Here you go:
Stephen King
The best TV I Watched this year
This list was way harder to make than the 10-best-movies one. After initial resistance I’ve given in to the view of both TV critics and bloggers: We really are living in the golden age of television. It’s not just the wide variety of programming, it’s the fearlessness with which so much of it is produced. Here’s the list of the best shows I saw this year (yes, I caught up on an older one). If your favorite series isn’t on it, chances are it was a runner-up.
10 The Killing AMC
Season 3 concentrated on a serial killer targeting at-risk teens on the -perpetually rainy streets of Seattle (the tourism board must hate this show), but the chief pleasure remains watching the sometimes tough, sometimes tender interplay between detectives Linden (Mireille Enos) and Holder (Joel -Kinnaman). They’ll ride the city’s mean streets at least one more time, courtesy of Netflix, and that’s good news.
9 Damages DirecTV
The final season’s story—involving leaked documents and featuring an unlikable and only semi-stable -computer genius—is refreshingly au courant. Rose Byrne is beautiful as lawyer Ellen Parsons, Glenn Close has polished her terrifying Patty Hewes to a steely sheen, and Ryan Phillippe does the Julian Assange bit with panache.
8 The Bletchley Circle PBS
Short (only three episodes) but supremely satisfying, Bletchley tells the story of four women who worked as code breakers during World War II. Years later, they have subsided into more normal 1950s lives (male-dominated, in other words). After a series of murders, the Bletchley girls dust off their old skills and set out to find the killer. It’s a cracking good mystery with a thought-provoking subtext: Give the women a chance to use their brains and they’ll run rings around the men.
7House of Cards Netflix
Watching Kevin Spacey’s spot-on -portrayal of Frank Underwood, a predator who will stop at nothing to gain his ends, is as morbidly fascinating as watching a hungry shark inspect the feet of unsuspecting swimmers. Robin Wright is equally fascinating as his Lady Macbeth of a wife. They don’t quite equal Ian Richardson and Diane Fletcher in the British version, but they come close.
6The Returned Sundance
On a clear day in a small French town, a bus full of children veers off the road and plunges into a reservoir. All are killed, or so it seems, until four years later, when one of them—the ethereally beautiful Camille—comes back. And she’s only the first. This French import is the creepy-crawliest thing to come along since early episodes of The Walking Dead. No ghosts. No -zombies. Just dead folks who can’t figure out what happened to them.
5 The Blacklist NBC
If you’d told me a year ago that I’d have an episodic TV drama from one of the major nets on my 2013 list, I would have laughed…but here it is. It’s mostly about James Spader, of course: He gets the best bons mots (referring to the Pentagon as “the five-sided -foxhole,” for example), but Megan Boone, as FBI profiler Elizabeth Keen, keeps up with him most of the time, and boy, is she pretty.
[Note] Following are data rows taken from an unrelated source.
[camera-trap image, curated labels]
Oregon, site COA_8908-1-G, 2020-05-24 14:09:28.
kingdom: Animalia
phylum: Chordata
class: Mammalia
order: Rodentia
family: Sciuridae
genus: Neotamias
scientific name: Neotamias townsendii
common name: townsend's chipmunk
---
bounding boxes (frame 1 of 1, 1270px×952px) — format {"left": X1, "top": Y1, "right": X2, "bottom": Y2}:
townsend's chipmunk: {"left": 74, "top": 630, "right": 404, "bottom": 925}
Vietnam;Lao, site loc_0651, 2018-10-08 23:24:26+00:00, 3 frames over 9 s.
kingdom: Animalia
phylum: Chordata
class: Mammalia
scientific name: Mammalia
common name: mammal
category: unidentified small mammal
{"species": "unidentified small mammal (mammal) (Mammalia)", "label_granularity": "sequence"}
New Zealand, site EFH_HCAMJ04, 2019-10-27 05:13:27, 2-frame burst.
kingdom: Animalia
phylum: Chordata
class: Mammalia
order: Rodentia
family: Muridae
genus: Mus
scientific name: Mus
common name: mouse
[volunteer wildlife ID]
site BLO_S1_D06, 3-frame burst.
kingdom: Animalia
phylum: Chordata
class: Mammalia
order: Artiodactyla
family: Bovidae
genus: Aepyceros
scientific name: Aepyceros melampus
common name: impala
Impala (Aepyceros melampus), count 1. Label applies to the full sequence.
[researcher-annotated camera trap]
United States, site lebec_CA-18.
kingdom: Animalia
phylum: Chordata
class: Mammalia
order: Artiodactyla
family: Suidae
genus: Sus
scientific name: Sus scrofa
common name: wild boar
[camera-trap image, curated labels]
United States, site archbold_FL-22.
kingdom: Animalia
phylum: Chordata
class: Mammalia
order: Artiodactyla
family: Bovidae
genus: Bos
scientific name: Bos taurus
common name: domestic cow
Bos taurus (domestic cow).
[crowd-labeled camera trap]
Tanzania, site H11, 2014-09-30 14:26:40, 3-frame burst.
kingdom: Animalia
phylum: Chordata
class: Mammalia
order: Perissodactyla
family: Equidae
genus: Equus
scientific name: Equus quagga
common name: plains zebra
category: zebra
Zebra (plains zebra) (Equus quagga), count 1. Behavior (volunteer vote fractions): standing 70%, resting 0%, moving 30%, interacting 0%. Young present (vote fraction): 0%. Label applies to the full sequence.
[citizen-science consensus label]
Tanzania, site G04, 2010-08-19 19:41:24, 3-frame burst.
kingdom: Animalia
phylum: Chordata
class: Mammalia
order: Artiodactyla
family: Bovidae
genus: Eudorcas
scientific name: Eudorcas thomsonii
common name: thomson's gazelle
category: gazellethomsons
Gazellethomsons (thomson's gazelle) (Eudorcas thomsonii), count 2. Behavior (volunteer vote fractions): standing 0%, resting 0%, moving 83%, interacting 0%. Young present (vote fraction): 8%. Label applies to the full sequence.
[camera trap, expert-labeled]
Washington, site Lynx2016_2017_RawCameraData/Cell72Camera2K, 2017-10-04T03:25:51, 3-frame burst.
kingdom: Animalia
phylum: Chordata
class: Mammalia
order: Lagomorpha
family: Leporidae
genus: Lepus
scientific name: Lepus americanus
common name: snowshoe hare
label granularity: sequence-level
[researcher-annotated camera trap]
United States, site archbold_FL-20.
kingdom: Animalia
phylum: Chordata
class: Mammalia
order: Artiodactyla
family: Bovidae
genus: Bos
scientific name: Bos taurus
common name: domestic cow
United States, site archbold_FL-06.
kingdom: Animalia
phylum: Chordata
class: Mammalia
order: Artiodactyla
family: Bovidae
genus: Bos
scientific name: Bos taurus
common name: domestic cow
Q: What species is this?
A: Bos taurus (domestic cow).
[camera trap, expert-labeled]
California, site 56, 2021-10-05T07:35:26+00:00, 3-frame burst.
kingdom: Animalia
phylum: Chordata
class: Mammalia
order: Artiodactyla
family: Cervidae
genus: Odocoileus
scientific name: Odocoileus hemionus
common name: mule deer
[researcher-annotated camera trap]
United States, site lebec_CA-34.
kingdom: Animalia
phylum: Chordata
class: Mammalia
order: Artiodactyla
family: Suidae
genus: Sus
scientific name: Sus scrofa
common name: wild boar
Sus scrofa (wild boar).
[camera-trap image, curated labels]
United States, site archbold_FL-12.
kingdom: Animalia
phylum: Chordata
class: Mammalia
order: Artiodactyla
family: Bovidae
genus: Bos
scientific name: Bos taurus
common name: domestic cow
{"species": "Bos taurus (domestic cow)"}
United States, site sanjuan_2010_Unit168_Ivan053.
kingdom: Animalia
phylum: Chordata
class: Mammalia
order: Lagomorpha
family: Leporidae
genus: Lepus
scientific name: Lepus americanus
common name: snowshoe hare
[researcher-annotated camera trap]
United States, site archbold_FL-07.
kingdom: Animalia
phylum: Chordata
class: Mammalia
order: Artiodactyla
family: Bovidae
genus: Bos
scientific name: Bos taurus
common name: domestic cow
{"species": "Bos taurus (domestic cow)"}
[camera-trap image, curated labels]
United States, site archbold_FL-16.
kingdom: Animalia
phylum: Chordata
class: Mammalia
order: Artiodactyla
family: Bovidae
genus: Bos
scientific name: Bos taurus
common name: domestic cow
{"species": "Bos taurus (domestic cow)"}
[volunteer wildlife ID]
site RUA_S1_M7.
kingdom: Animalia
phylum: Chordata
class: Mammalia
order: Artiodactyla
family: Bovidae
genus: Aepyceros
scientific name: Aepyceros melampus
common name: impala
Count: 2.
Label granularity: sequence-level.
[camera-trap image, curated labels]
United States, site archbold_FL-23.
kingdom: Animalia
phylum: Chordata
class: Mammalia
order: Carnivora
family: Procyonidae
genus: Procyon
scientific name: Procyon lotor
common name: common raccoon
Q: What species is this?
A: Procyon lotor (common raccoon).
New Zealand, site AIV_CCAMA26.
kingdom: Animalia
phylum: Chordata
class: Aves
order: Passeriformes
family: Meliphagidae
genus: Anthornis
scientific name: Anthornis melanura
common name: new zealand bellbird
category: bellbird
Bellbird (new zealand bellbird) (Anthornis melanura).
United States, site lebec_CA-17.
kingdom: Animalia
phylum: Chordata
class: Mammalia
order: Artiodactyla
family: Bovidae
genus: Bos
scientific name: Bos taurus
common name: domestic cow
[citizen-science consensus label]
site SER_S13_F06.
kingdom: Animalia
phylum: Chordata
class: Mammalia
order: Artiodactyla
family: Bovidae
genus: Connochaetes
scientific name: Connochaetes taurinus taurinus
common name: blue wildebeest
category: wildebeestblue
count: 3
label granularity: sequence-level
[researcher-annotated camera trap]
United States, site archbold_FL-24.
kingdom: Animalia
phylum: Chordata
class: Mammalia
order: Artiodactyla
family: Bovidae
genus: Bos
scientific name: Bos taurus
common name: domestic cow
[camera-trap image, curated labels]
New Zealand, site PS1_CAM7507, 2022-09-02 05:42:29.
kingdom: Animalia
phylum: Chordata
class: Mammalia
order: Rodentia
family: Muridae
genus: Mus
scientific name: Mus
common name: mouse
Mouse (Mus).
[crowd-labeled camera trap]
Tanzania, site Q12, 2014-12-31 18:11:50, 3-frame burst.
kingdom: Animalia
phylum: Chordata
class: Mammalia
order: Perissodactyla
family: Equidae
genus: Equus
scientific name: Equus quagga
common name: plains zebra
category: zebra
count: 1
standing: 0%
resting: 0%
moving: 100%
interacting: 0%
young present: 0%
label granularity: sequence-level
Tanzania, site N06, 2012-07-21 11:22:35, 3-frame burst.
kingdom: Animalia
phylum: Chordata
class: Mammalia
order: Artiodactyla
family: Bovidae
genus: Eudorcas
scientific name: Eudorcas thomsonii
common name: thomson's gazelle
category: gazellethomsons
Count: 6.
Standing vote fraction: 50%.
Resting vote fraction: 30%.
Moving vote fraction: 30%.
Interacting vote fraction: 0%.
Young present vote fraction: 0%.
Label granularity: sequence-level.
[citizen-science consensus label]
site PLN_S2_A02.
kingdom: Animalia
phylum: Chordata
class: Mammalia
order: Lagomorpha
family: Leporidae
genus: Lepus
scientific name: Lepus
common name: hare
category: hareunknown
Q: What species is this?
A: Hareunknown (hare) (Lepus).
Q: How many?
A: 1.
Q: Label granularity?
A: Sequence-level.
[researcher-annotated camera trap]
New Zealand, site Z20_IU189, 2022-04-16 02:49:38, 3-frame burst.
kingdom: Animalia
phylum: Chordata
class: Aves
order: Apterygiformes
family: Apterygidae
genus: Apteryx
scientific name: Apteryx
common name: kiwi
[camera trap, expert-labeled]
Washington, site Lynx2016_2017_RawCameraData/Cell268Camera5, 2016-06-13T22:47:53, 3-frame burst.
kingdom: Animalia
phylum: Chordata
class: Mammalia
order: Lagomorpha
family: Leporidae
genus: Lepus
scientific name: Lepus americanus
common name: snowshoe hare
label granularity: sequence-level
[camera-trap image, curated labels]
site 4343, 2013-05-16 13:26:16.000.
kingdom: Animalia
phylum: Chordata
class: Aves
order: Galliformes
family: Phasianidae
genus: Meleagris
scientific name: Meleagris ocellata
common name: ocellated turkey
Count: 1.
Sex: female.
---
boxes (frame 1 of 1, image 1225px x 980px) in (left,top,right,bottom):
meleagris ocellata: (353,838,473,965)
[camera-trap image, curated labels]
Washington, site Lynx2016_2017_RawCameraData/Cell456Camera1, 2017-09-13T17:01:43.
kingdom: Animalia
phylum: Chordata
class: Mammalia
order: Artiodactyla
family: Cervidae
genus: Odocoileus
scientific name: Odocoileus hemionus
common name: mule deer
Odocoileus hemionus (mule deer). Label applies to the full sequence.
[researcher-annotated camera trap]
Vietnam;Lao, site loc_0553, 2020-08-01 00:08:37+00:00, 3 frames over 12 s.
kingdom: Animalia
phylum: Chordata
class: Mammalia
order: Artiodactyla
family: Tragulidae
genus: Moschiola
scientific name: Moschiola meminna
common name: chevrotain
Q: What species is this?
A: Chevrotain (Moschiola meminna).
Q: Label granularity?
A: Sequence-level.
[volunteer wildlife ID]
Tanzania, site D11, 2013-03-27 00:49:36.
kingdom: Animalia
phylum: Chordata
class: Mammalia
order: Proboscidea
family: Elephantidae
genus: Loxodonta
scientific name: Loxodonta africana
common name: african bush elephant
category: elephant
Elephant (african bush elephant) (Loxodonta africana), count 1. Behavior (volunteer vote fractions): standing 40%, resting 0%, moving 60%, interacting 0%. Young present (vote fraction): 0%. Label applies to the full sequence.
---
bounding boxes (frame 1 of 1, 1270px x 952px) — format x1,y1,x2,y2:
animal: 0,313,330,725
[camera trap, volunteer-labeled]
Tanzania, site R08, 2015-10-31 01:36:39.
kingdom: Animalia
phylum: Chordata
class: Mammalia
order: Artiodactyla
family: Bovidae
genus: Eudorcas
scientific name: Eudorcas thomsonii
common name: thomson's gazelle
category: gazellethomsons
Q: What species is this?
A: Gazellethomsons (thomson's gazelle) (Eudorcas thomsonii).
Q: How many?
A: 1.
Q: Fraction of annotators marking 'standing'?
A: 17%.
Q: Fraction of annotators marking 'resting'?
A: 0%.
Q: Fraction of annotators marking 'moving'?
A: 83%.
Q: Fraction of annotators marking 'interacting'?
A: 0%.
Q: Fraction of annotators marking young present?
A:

The stories rip along at warp speed, making it worthy of comparison to such long-gone spy-athons as The Man From U.N.C.L.E.
4 The Americans FX
More spies, but on this show, the bad guys are the good guys. The suspense is unrelenting, and the principals—played by Keri Russell and Matthew Rhys—are perfectly cast as deep-cover KGB agents living middle-class lives. The real treat here is the pitch-perfect depiction of America in those Reagan years when the Cold War was entering its final phase. I especially relished the bugging of Secretary of Defense -Caspar Weinberger’s clock. Man, that was genius.
3 Broadchurch BBC America
David Tennant, a former Doctor, gets to play it dead straight as Det. Inspector Alec Hardy, haunted by a botched murder case and beset with personal problems that he won’t talk about. His partner is a village copper faced with investigating people she’s grown up with, knowing one of them is a killer. Broadchurch is a satisfying mystery with an Agatha Christie feel, beautiful settings, and a shocking denouement.
2 Sons of Anarchy FX
It’s the most critically underrated show currently on the tube, and this season was the best. Convoluted plotlines were simplified; what we cared about this season was whether Jax Teller and his wife, Tara, would work out their deep differences, whether Gemma would be revealed
as the schemer she is, and whether SAMCRO could get out of gunrunning. Plot aside, what makes Sons a standout is its concentration on the minutiae of lower-middle-class life: These guys are small-time outlaws trying to make their way in a big-time world.
1 Breaking Bad AMC
The finest drama on American TV ever, an epic of the human heart worthy of Dostoyevsky. Over 62 episodes we watched -nebbish Walter White’s transformation into Heisenberg, a criminal genius who will stop at nothing. The real triumph is in the final episodes, where -Walter makes a last, not-quite-successful effort to atone for his wrongs. The acting by the entire ensemble is flawless, and the unsentimental -photography transforms the New Mexico landscapes into a sunlit nightmare. Only the story of Michael Corleone in the Godfather movies can equal it. Everybody stand and yell, “Bravo!”